Re: [RFC PATCH] mm/hugetlb: make hugetlb_lock irq safe

From: Aneesh Kumar K.V
Date: Thu Sep 06 2018 - 00:00:14 EST


On 09/05/2018 07:18 PM, Matthew Wilcox wrote:
On Wed, Sep 05, 2018 at 06:56:19PM +0530, Aneesh Kumar K.V wrote:
On 09/05/2018 06:34 PM, Matthew Wilcox wrote:
On Wed, Sep 05, 2018 at 04:53:41PM +0530, Aneesh Kumar K.V wrote:
inconsistent {SOFTIRQ-ON-W} -> {IN-SOFTIRQ-W} usage.

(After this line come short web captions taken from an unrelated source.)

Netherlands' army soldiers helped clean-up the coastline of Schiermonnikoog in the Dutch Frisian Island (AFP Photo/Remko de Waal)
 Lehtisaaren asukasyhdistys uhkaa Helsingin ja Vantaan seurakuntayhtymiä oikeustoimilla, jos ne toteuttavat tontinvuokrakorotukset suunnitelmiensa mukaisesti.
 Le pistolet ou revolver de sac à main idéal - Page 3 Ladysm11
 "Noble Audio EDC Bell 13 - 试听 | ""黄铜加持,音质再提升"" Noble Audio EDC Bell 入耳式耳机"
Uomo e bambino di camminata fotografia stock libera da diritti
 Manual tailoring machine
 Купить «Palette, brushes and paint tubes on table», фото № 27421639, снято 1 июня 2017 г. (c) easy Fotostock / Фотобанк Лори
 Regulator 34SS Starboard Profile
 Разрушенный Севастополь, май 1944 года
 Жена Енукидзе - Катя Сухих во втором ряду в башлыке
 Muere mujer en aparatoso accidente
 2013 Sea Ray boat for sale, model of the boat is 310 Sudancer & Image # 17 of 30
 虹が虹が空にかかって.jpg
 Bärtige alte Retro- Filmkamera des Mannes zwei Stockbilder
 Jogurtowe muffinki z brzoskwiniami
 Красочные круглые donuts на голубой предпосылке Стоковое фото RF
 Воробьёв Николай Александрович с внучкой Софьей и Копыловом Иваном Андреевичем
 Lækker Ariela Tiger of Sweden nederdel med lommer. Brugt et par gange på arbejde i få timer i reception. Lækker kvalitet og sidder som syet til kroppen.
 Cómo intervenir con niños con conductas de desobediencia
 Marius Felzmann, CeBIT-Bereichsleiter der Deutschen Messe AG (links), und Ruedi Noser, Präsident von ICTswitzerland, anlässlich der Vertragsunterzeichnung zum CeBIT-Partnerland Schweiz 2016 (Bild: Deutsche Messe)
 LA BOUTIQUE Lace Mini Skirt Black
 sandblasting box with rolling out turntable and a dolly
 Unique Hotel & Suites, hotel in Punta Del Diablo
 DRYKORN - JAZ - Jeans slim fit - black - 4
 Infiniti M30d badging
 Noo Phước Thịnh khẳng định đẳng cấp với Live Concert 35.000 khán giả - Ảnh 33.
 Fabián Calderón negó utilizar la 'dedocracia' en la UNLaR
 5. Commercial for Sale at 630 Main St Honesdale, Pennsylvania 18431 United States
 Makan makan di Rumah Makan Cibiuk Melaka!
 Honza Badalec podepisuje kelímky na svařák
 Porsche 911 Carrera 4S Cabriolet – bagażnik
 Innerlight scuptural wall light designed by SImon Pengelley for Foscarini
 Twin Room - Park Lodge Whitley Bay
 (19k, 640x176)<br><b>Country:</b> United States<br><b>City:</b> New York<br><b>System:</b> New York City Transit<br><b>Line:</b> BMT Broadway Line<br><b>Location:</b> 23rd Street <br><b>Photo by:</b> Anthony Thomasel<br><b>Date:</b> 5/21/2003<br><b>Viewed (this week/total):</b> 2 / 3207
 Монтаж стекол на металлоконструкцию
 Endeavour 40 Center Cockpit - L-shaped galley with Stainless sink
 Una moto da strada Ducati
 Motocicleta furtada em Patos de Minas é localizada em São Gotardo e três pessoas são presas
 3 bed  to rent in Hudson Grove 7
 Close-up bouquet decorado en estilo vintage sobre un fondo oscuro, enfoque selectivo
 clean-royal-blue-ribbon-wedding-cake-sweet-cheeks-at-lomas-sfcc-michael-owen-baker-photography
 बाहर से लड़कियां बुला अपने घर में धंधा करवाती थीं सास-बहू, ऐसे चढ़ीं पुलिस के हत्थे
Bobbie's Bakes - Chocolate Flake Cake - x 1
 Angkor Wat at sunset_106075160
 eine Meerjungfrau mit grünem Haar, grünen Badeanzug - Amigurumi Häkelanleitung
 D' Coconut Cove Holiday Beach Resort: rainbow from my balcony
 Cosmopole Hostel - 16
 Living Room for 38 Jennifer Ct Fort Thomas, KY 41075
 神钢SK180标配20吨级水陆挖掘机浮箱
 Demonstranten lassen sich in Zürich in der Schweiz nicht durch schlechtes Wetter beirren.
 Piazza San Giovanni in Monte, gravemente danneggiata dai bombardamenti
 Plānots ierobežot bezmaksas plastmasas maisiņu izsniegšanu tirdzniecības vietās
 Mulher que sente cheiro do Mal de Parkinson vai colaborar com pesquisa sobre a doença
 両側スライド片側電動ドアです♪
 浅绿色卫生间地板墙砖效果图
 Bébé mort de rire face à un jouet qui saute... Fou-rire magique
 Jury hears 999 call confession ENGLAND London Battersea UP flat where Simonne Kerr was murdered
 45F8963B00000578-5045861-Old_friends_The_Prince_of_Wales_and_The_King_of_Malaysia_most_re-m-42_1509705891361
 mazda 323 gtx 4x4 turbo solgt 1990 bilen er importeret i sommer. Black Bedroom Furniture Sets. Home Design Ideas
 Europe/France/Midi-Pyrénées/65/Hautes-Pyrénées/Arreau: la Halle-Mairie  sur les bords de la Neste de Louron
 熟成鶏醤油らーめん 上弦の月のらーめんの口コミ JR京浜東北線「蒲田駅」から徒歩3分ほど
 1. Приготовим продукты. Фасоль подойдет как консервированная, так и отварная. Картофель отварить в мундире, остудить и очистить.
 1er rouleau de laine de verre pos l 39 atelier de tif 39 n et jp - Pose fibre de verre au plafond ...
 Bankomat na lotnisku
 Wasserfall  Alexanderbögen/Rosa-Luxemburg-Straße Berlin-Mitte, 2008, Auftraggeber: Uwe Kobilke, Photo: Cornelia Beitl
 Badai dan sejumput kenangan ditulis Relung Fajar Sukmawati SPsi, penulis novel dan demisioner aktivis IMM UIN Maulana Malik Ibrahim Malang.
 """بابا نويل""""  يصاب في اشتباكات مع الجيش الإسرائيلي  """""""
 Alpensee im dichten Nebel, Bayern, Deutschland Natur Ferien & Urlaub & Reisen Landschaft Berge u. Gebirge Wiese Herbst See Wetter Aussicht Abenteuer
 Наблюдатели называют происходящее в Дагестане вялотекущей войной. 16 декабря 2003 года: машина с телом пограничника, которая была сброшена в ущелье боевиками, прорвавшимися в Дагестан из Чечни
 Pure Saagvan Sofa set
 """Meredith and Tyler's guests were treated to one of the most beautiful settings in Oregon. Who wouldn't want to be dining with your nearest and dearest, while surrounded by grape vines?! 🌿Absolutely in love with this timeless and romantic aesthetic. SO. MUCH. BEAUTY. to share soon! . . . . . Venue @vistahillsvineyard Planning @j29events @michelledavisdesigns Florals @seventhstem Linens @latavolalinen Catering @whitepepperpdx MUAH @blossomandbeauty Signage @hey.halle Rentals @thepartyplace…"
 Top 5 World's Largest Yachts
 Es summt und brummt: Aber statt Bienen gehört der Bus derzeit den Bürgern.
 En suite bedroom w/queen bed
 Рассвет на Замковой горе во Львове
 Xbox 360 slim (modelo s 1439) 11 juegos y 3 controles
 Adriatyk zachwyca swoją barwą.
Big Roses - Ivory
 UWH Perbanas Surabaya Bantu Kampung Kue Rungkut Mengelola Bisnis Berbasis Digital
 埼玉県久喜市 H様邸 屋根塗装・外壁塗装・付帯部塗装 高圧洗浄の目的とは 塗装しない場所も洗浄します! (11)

How do you go from "can be taken in softirq context" problem report to
"must disable hard interrupts" solution? Please explain why spin_lock_bh()
is not a sufficient fix.

swapper/68/0 [HC0[0]:SC1[1]:HE1:SE0] takes:
0000000052a030a7 (hugetlb_lock){+.?.}, at: free_huge_page+0x9c/0x340
{SOFTIRQ-ON-W} state was registered at:
lock_acquire+0xd4/0x230
_raw_spin_lock+0x44/0x70
set_max_huge_pages+0x4c/0x360
hugetlb_sysctl_handler_common+0x108/0x160
proc_sys_call_handler+0x134/0x190
__vfs_write+0x3c/0x1f0
vfs_write+0xd8/0x220

Also, this only seems to trigger here. Is it possible we _already_
have softirqs disabled through every other code path, and it's just this
one sysctl handler that needs to disable softirqs? Rather than every
lock access?

Are you asking whether I looked at moving that put_page to a worker thread?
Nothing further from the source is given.